PostPosted: Wed Dec 04, 2013 7:22 pm
by jason
What does your xhtml input look like?

Re: XhtmlImporter for pptx4j with Docx4J version 3.0.0

PostPosted: Wed Dec 04, 2013 7:30 pm
by Michelle
Hi Jason,
this is my xhtml input:

Code: Select all
<span style="font-size: medium; color: #fff000;">
<h1 style="font-size: xx-large;">#txt – some headline</h1>
<br/><br/><br/>
<h2 style="font-size: x-large;">headline2</h2>
<ul><li>text1</li>
<li>text2</li>
<li>text3<li></ul>
<h2 style="font-size: x-large;">headline3</h2>
<ul><li>text4</li>
<li>text5</li>
<li>text6</li></ul>
<h2 style="font-size: x-large;">headline4</h2>
<ul><li>text7</li>
<li>Kommunikation</li>
<li>text8</li></ul>
</span>

Re: XhtmlImporter for pptx4j with Docx4J version 3.0.0

PostPosted: Thu Dec 05, 2013 1:29 am
by Michelle
Update:
I've tried different html tags, like div, but it has no effect.
There is one way I made it working: I've put a "style=display:block" to each html tag, even if the h1/h2-tags are already BlockElements... But I got the same result I got with the 2.8 version of docx4j.
But this is not a good solution I can use, as the html changes and is very dynamic.
Putting something like <style> *{display:block} </style> in a head-tag which a put at the beginning of my string doesnt work as the style in the head-tag seams to be not interpreted.
So I'm still looking for something to change to get this working again.

Re: XhtmlImporter for pptx4j with Docx4J version 3.0.0

PostPosted: Fri Dec 06, 2013 8:30 am
by jason
Please note there is an existing src/main/java/org/pptx4j/convert/in/xhtml/XHTMLtoPPTX.java
(I didn't look at your xhtml importer code; I didn't realize you'd written your own until starting to write this reply! So I was just working with the current code on GitHub.)

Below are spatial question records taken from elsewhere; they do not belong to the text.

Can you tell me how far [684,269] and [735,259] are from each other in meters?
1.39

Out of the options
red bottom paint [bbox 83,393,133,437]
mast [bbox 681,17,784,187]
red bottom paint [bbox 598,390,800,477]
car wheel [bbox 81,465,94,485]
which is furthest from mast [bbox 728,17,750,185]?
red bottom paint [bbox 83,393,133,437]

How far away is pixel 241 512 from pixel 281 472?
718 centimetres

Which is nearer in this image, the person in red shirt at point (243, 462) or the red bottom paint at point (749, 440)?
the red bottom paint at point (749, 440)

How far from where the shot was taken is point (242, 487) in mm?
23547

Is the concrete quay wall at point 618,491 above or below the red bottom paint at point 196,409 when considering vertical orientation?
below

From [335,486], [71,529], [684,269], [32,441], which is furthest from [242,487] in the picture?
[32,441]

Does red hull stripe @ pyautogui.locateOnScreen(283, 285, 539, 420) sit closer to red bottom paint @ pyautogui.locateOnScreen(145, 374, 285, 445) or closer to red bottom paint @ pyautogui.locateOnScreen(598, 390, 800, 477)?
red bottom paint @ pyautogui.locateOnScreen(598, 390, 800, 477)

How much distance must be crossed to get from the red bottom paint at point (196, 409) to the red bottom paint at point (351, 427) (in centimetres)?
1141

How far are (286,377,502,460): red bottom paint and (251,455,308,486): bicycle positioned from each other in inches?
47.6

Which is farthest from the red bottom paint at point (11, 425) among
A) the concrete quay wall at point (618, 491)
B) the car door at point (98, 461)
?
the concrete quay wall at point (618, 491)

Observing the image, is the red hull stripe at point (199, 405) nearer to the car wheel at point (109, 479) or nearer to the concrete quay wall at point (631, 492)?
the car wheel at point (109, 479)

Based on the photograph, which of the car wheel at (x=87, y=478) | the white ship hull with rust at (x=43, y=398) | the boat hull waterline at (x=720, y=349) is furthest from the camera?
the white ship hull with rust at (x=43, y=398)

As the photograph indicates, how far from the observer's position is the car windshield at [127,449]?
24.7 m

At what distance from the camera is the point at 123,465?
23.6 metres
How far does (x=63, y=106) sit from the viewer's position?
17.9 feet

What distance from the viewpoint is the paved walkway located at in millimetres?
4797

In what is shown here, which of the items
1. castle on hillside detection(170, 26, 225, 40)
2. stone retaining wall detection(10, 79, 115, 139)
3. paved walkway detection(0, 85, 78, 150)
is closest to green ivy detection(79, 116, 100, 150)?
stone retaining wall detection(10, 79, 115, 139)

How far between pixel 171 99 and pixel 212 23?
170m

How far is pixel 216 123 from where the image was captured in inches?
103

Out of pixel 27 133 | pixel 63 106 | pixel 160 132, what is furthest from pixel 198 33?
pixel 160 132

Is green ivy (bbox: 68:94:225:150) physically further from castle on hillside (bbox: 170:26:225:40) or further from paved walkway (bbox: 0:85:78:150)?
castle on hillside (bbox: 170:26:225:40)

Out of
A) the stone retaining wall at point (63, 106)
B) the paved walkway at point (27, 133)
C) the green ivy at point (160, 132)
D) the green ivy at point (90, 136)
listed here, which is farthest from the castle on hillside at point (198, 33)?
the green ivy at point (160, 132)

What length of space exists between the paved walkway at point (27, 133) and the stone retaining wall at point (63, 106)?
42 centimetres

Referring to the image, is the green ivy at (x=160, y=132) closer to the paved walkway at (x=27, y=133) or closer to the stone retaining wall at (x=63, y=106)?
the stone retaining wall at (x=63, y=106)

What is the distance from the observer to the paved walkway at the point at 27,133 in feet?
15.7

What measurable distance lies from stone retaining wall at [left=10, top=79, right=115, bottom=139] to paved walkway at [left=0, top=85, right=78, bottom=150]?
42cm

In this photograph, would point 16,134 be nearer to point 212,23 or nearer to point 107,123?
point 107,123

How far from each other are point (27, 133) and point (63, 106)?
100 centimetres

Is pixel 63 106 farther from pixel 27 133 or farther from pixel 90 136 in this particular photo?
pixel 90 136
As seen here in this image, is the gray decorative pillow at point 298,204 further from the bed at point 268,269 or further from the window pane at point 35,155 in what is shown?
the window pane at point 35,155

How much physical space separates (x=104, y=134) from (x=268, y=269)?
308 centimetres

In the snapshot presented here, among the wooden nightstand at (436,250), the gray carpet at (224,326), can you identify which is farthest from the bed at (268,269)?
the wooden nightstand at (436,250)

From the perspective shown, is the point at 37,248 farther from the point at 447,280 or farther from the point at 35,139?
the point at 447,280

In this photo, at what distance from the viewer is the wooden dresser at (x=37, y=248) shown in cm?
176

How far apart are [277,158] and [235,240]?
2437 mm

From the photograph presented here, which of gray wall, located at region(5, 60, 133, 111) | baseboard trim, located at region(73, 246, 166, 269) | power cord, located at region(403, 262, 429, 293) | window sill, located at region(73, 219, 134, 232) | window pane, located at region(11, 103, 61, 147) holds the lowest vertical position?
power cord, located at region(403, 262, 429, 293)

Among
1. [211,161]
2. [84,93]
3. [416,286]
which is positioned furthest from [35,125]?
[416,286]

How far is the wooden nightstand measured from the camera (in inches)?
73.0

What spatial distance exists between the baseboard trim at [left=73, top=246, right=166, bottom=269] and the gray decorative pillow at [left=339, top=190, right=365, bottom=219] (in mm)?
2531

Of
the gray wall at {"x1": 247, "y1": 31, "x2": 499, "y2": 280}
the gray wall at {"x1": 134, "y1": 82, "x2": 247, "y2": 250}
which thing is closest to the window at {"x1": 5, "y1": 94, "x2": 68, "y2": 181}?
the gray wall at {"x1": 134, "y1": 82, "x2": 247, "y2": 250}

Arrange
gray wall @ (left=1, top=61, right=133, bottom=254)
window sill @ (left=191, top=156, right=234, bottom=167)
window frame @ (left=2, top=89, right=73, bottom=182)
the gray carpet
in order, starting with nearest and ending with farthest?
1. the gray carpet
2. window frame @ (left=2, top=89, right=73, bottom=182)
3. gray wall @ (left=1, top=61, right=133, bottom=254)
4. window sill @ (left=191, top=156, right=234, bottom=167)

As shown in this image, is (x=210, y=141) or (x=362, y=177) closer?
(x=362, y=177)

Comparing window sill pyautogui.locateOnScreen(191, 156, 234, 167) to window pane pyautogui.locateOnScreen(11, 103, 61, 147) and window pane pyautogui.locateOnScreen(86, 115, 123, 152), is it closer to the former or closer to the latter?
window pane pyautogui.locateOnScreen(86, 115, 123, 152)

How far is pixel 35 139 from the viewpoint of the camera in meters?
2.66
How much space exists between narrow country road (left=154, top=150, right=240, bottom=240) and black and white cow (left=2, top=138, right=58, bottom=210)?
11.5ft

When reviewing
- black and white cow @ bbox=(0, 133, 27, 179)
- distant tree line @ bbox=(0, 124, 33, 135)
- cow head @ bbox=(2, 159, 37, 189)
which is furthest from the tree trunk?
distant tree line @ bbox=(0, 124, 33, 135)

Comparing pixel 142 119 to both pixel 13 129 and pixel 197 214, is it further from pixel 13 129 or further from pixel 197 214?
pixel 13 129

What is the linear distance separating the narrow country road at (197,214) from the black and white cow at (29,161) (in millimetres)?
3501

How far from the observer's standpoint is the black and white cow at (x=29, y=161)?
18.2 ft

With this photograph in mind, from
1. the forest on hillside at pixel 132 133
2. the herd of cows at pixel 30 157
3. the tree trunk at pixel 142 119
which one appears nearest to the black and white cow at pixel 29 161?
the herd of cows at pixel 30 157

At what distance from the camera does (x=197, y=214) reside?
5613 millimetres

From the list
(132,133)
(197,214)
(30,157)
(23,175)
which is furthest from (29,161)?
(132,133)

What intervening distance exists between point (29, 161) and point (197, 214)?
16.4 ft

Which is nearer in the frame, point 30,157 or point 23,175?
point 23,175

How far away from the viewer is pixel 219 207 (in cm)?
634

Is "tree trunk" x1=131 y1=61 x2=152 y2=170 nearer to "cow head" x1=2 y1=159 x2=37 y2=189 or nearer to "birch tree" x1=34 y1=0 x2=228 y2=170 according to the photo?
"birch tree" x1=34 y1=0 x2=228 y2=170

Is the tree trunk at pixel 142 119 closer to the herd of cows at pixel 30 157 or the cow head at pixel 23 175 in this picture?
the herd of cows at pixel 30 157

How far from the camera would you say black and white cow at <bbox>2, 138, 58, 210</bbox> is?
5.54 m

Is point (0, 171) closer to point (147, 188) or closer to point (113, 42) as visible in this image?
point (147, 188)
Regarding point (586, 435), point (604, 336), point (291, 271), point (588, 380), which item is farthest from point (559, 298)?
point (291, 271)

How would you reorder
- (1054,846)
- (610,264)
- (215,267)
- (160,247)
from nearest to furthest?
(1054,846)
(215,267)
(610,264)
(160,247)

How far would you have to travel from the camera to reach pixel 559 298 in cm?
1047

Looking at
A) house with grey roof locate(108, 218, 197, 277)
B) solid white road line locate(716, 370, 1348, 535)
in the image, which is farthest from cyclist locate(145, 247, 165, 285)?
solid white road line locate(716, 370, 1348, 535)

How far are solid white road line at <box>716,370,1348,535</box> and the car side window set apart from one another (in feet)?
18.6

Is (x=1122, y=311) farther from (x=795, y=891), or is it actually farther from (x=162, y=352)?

Please see 2 commits I've made to it just now, at https://github.com/plutext/docx4j-Impor ... its/master

With that, I can see all your text rendered on a slide (albeit unformatted). (I changed your enclosing span to a div)

Please note that XHTML to pptx code is not nearly as mature as xhtml to docx code; the structure is solid enough, but the details need flashing out. If you decide to merge some of your code into the above, we'd welcome the contribution.

You're of course welcome to maintain/enhance your own implementation, but I hope you can understand that reviewing your code is outside the scope of usual forum community support.